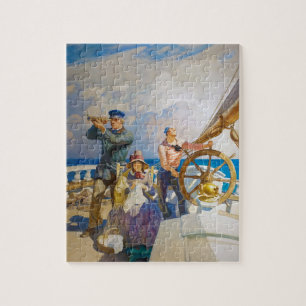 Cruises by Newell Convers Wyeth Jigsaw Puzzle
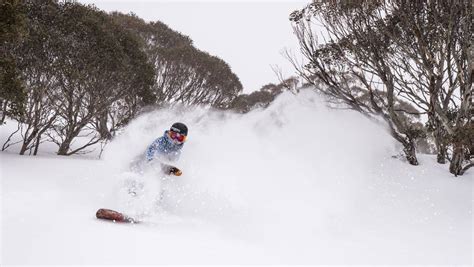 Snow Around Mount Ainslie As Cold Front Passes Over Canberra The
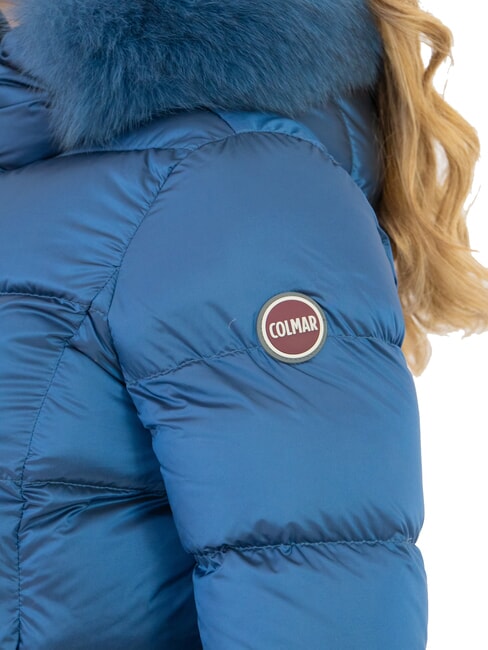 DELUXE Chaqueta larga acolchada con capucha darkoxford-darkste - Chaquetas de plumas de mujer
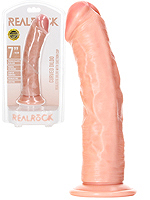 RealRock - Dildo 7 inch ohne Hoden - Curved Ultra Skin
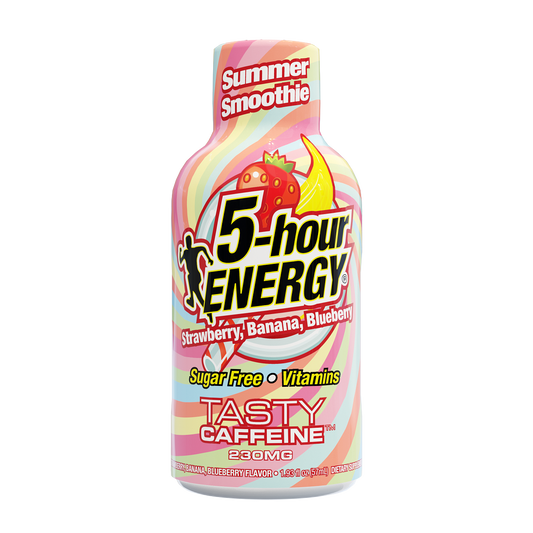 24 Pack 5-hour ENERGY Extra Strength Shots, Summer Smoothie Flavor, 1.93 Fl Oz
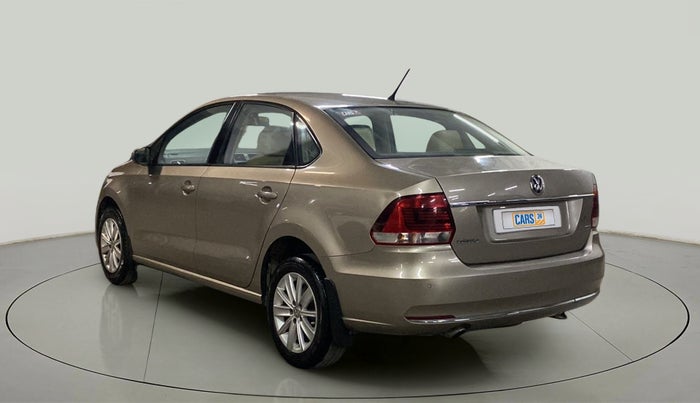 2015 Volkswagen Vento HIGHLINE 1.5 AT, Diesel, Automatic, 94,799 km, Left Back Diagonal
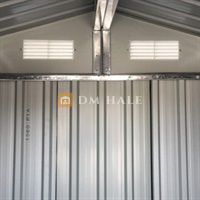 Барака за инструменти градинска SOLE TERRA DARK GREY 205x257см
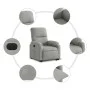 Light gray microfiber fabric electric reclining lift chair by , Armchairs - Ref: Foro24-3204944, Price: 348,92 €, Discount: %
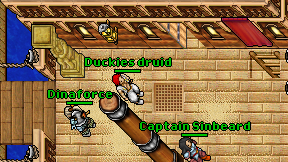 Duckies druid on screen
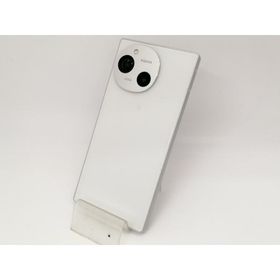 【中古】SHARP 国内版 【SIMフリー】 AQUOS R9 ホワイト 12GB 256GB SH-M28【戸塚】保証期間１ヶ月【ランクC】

========

WHAT YOU ARE ASKED TO DO | Write out the material above once more, exactly as it reads, with no pictures.

RESPONSE FOR THIS EXERCISE |
 Cruises by Newell Convers Wyeth Jigsaw Puzzle
 Snow Around Mount Ainslie As Cold Front Passes Over Canberra The
 DELUXE Chaqueta larga acolchada con capucha darkoxford-darkste - Chaquetas de plumas de mujer
 RealRock - Dildo 7 inch ohne Hoden - Curved Ultra Skin
 24 Pack 5-hour ENERGY Extra Strength Shots, Summer Smoothie Flavor, 1.93 Fl Oz
 2015 Volkswagen Vento HIGHLINE 1.5 AT, Diesel, Automatic, 94,799 km, Left Back Diagonal
 Барака за инструменти градинска SOLE TERRA DARK GREY 205x257см
 Light gray microfiber fabric electric reclining lift chair by , Armchairs - Ref: Foro24-3204944, Price: 348,92 €, Discount: %
 Duckies druid on screen
 【中古】SHARP 国内版 【SIMフリー】 AQUOS R9 ホワイト 12GB 256GB SH-M28【戸塚】保証期間１ヶ月【ランクC】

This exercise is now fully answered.